## Begin MATERIAL TO PROCESS
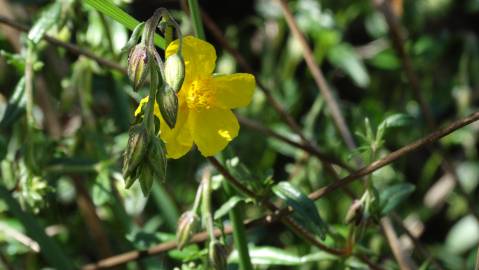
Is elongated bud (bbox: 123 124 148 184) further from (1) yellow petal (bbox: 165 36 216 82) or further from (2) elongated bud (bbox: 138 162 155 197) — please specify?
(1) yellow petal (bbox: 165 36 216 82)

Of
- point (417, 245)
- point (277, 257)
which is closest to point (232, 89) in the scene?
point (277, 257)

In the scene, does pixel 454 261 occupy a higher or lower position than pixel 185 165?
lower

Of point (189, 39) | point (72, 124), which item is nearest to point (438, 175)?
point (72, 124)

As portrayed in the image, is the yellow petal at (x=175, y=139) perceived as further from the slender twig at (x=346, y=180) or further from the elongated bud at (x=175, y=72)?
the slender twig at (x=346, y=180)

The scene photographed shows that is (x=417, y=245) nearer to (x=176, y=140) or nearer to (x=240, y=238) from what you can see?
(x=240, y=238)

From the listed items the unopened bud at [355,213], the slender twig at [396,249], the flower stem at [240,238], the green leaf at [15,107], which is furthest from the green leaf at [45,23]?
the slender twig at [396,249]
## End MATERIAL TO PROCESS
## Begin MATERIAL TO PROCESS
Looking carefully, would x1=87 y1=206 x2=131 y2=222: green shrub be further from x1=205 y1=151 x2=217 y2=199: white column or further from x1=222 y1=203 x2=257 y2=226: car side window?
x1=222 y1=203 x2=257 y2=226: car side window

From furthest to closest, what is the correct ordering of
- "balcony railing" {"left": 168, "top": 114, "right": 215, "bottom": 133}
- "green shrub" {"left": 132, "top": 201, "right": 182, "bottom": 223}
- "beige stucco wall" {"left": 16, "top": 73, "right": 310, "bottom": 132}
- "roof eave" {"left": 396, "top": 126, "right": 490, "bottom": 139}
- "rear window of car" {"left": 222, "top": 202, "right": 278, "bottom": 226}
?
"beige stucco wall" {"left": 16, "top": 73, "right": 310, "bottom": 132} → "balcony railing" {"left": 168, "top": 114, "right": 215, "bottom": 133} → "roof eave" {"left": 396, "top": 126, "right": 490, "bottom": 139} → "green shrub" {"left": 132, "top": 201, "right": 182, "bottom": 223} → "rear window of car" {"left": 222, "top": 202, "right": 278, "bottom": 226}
## End MATERIAL TO PROCESS
## REQUIREMENTS
Which lines in the records above contain the word "side"? Report each of those lines in full.

## TASK ANSWER
Looking carefully, would x1=87 y1=206 x2=131 y2=222: green shrub be further from x1=205 y1=151 x2=217 y2=199: white column or further from x1=222 y1=203 x2=257 y2=226: car side window?
x1=222 y1=203 x2=257 y2=226: car side window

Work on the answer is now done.